Saya setuju dengan kaidah ini, tapi kurang setuju kalau salah dalam menerapkannya. Dan masalahnya, justru 'salah dalam menerapkannya' itulah yang sering kejadian.
1. ILMU HADITS
Kaidah ini kalau diimplementasikan dalam Ilmu Kritik (Naqd) Hadits, jelas tidak bisa. Hadits yang oleh Al-Bukhari dibilang shahih beda kelas dengan yang dibilang shahih oleh Al-Hakim. Meskipun standar penshahihannya sama persis.
Apalagi kalau yang bilang shahih si Paijo, Paimin dan Paidi. Ketiganya bukan ahli hadits, tapi sok menshahihkan dan mendhaifkan hadits. Padahal mereka cuma ngutip dari sumber lain yang juga tidak jelas.
2. ILMU FIQIH
Begitu juga ketika para ahli fiqih level top selevel Ar-Rafi'i, An-Nawawi, Syaikhul Islam Zakaria Al-Anshari bilang hukumnya wajib, sunnah, makruh, haram atau mubah, maka itulah rujukan yang tepat.
Fatwa mereka tidak bisa disamakan fatwa mereka dengan pendapat si Tukijan, si Tugimin dan si Tumidi.
Sebab ketiganya bukan ulama ahli ijtihad dan bukan ahli fiqih. Mereka malah tidak paham bahasa Arab, tidak mengerti fiqih dan ushulnya. Mereka itu awam dan tidak layak dijadikan rujukan dalam masalah hukum syariah.
3. ILMU QIRA'AT
Ketika bacaan Al-Quran harus dibaca begini dan begitu menurut Al-Kisa'i, Nafi', Ashim, dan para qurra' yang terdapat dalam kitab karya Ibnu Mujahid (w. 314 H), maka tidak bisa disamakan dengan bacaannya Wakijan, Wakiman dan Wakidi.
Sebab mereka bukan ahli qiraat, tidak punya sanad, dan tidak jelas asal muasalnya.
Penting bagi kita dalam baca Al-Quran untuk menggunakan riwayat-riwayat yang mutawatir dan tidak boleh riwayat yang syadz, khususnya dalam shalat.
Apalagi yang tidak ada riwayatnya, lebih haram lagi. Masak baca Al-Quran pakai riwayat ngarang sendiri?
Maka dalam prinsip dasar ilmu-ilmu keislaman, 'siapa yang berkata' itu penting sekali. Jangan pernah terpikir belajar agama dari mereka yang bukan siapa-siapa alias bukan ahlinya.

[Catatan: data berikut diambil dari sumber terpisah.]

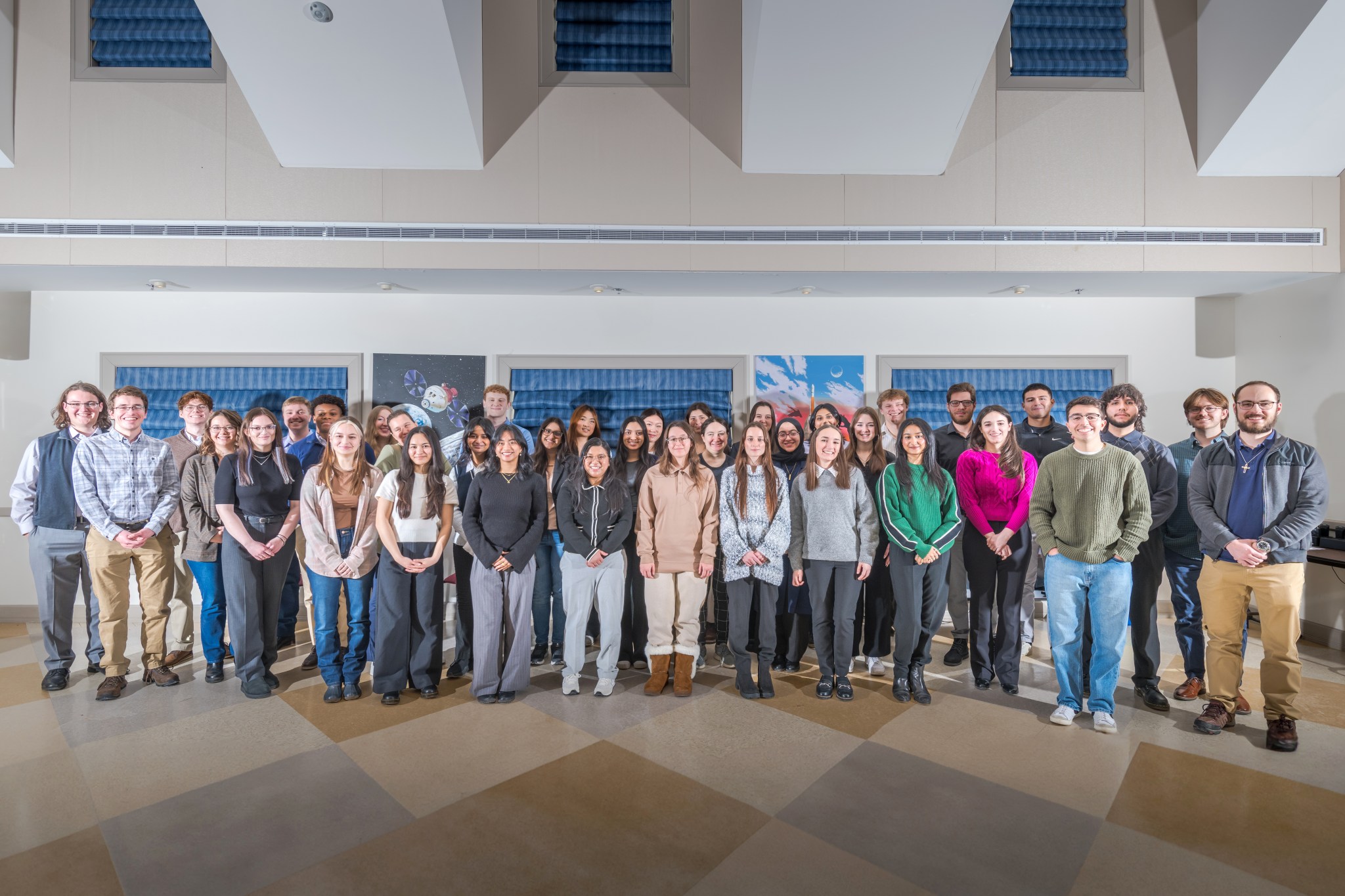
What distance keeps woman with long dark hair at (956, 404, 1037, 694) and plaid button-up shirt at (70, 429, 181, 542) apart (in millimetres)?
5047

Belajar ilmu koding yang tidak ada kaitannya dengan agama, harus kepada yang jago koding.
Jangan coba-coba belajar koding sama artis, atlet, pelawak, influenser, motivator, aktifis, koordinator demo, muallaf, dan profesi di luar keahlian dalam perkodingan.
Yang jago koding aja sering mumet, apalagi yang belum pernah ngoding. Bisa keriting rambutnya. Lha kok malah belajarnya salah alamat?